▶ _Exercise instructions_
In the records starting at the line with "From the given options" and ending at the line with "2.97 metres", swap "closest" for "nearest" and write those lines out again, changing nothing else.

▶ _Dataset entries_
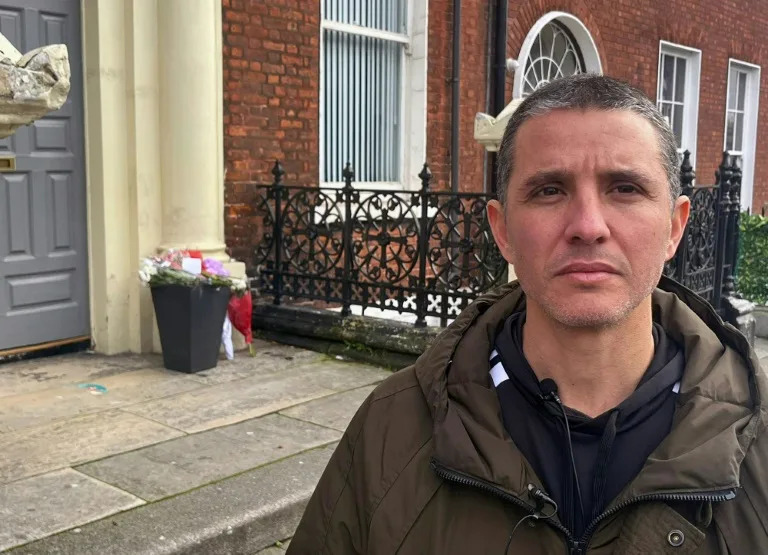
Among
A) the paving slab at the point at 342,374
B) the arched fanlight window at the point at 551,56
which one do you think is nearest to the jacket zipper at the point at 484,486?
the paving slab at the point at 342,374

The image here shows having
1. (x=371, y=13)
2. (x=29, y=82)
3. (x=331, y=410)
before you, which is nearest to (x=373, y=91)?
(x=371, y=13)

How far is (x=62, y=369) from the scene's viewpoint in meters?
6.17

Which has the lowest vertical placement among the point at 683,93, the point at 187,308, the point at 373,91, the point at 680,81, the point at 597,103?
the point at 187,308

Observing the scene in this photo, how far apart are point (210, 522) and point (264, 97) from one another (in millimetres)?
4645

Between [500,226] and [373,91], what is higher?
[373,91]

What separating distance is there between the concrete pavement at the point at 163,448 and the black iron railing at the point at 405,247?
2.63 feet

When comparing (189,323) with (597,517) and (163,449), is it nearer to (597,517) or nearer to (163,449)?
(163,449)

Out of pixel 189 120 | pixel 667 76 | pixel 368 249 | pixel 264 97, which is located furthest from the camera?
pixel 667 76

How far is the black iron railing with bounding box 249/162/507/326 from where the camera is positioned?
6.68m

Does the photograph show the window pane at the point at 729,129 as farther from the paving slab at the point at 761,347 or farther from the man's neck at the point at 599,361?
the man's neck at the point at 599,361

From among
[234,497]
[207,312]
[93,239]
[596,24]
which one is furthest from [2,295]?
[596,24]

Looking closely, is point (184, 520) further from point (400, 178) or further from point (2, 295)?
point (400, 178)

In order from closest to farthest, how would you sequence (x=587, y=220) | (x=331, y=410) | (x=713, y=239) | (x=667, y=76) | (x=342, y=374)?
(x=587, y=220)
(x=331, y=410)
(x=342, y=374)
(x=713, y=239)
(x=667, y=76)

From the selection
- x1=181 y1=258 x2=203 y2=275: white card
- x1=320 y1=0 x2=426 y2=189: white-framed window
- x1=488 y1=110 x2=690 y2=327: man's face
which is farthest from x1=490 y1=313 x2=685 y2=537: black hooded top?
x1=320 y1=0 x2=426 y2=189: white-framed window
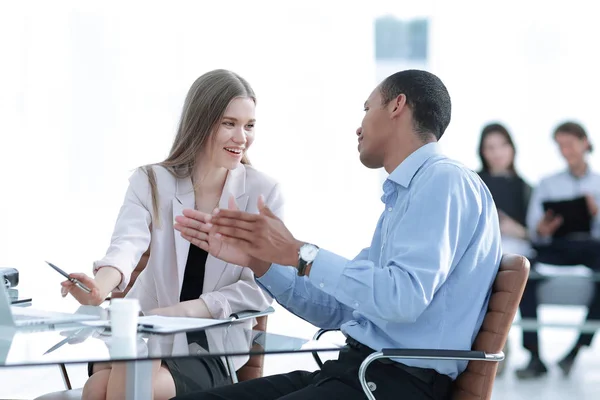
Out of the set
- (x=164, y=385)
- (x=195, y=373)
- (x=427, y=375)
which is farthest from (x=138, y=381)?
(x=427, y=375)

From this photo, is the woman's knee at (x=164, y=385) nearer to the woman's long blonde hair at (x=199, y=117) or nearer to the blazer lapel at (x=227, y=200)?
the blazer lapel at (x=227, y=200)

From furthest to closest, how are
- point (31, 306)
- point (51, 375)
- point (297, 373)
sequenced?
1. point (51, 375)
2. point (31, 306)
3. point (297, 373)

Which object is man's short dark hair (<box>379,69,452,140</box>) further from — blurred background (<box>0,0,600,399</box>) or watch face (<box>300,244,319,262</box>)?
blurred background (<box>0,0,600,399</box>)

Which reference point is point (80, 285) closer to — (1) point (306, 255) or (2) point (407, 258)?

...

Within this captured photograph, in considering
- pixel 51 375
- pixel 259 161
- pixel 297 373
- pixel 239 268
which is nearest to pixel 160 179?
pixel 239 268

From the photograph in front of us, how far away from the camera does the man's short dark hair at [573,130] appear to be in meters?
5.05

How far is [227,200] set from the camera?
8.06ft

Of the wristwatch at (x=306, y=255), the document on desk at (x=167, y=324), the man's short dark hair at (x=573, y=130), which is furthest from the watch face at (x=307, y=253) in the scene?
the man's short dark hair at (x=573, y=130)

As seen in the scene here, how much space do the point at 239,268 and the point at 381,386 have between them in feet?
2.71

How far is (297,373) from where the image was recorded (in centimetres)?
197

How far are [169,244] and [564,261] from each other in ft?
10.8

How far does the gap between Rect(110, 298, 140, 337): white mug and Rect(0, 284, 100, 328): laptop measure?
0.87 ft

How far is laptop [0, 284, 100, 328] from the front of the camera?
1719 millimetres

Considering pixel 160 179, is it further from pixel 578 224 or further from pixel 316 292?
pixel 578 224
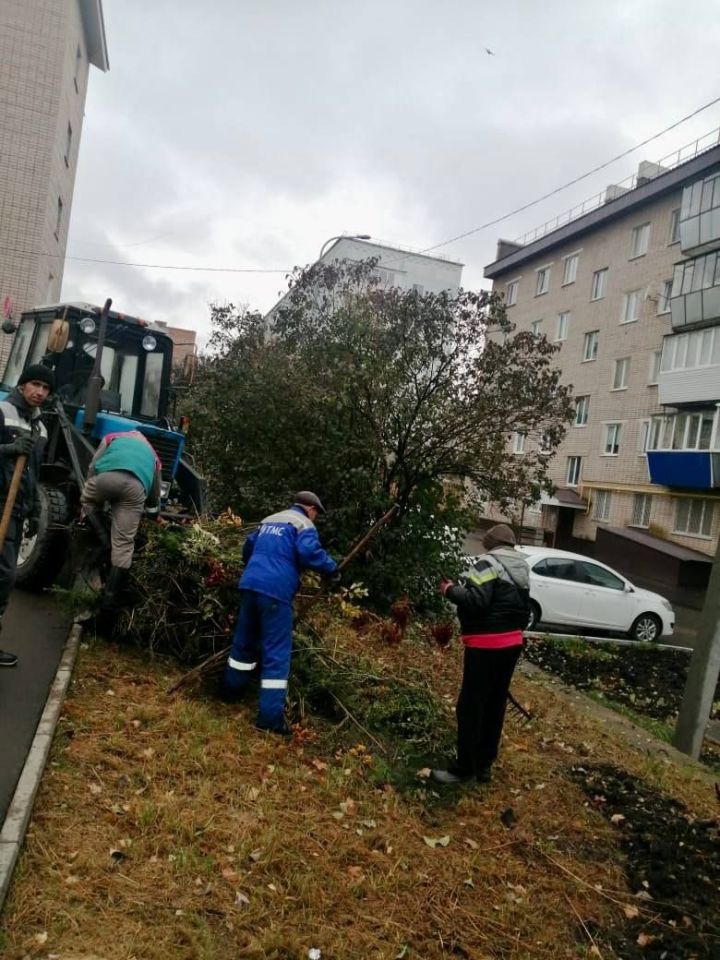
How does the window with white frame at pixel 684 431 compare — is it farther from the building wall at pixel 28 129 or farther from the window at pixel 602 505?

* * *

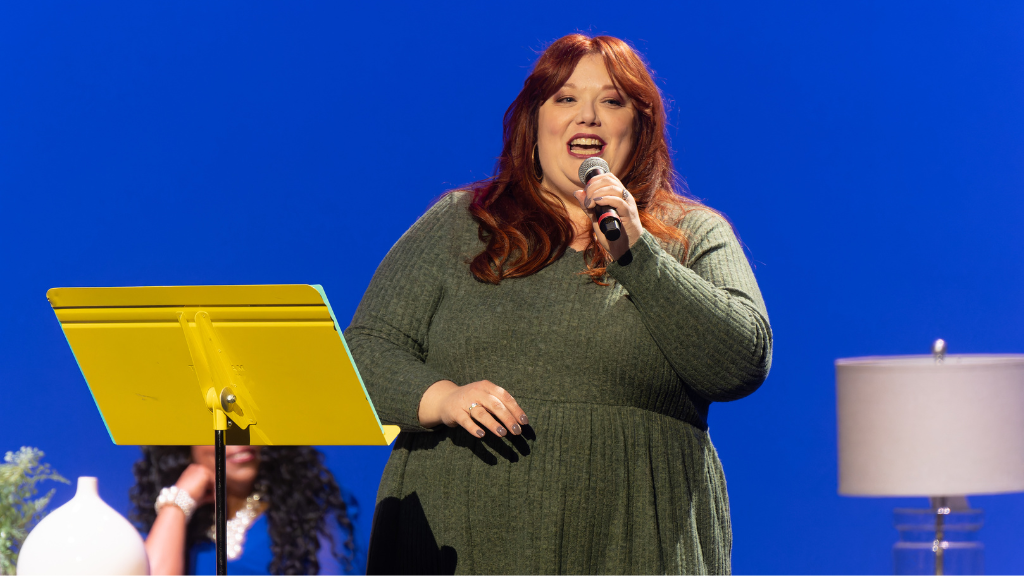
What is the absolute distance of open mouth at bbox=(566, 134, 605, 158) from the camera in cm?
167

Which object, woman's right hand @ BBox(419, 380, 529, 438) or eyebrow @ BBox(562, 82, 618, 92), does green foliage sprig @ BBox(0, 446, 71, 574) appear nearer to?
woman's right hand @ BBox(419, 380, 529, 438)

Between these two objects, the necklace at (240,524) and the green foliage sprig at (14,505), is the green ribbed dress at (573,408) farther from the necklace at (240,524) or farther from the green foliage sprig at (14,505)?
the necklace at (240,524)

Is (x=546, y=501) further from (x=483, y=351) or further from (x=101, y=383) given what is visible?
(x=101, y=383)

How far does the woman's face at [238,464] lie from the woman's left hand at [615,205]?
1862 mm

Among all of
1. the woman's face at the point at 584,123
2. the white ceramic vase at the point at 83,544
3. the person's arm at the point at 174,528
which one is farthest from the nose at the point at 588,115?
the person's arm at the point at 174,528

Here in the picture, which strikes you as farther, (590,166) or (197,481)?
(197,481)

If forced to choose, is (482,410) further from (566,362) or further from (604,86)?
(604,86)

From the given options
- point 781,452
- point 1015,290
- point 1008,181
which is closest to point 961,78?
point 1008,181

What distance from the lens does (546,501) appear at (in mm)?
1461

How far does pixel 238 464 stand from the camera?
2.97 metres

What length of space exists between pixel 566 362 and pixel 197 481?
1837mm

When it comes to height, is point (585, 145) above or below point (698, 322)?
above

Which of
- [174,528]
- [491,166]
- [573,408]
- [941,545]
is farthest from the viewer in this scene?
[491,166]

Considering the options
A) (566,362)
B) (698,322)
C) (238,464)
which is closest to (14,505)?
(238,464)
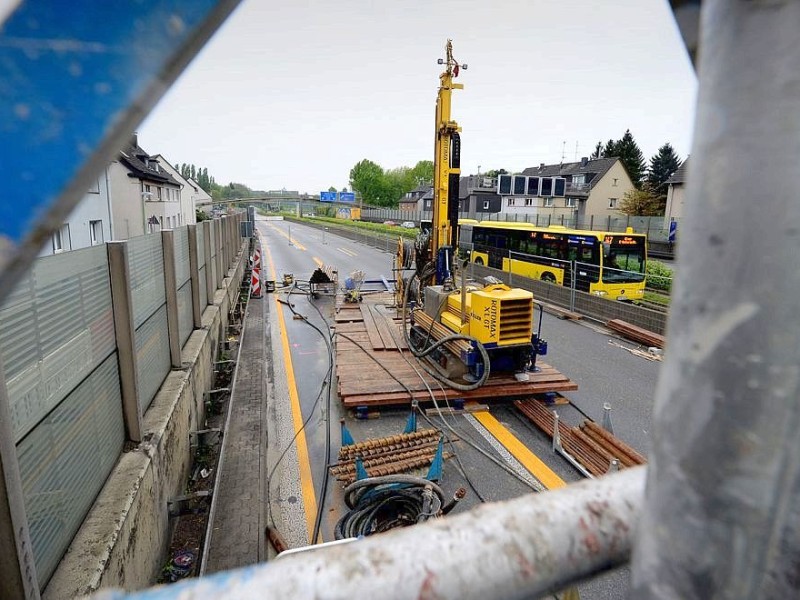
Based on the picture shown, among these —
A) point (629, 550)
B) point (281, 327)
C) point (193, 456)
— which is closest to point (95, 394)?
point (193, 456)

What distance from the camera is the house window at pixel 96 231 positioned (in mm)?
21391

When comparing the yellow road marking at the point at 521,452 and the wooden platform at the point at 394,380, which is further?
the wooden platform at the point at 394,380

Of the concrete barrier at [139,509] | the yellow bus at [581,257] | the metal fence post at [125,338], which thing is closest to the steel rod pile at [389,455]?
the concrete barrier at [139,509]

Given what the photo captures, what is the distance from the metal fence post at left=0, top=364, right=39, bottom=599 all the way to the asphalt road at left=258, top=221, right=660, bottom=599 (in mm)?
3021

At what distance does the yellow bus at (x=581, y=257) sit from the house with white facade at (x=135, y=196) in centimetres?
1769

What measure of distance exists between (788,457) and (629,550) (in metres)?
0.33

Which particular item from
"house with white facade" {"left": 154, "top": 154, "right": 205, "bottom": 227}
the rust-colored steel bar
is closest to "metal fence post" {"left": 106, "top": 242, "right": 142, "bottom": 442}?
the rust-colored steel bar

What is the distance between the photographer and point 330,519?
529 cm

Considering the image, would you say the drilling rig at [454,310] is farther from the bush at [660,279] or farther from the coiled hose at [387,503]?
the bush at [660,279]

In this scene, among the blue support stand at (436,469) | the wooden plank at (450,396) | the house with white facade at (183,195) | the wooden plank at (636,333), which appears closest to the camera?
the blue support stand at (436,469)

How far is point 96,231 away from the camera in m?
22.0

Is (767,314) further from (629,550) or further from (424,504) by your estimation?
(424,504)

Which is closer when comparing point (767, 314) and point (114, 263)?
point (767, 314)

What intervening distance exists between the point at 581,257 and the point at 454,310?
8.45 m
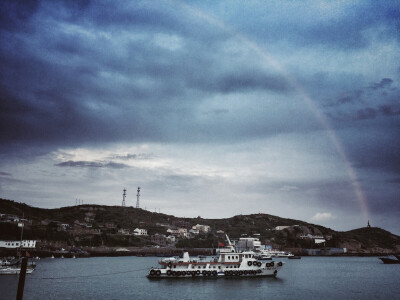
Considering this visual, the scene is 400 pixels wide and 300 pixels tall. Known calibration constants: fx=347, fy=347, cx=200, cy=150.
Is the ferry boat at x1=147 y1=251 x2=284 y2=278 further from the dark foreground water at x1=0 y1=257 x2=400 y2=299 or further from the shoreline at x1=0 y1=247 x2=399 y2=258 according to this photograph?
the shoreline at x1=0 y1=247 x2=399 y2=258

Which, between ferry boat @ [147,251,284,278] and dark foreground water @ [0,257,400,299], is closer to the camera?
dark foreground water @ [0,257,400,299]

▶ _Task result_
From the given options
- point 781,452
- point 1015,290
- point 1008,181
which is nearest to point 961,78?
point 1008,181

What distance from the lens does (546,501) appear at (in mm)?
1461

How far does pixel 238 464 stand from the camera?
2.97 metres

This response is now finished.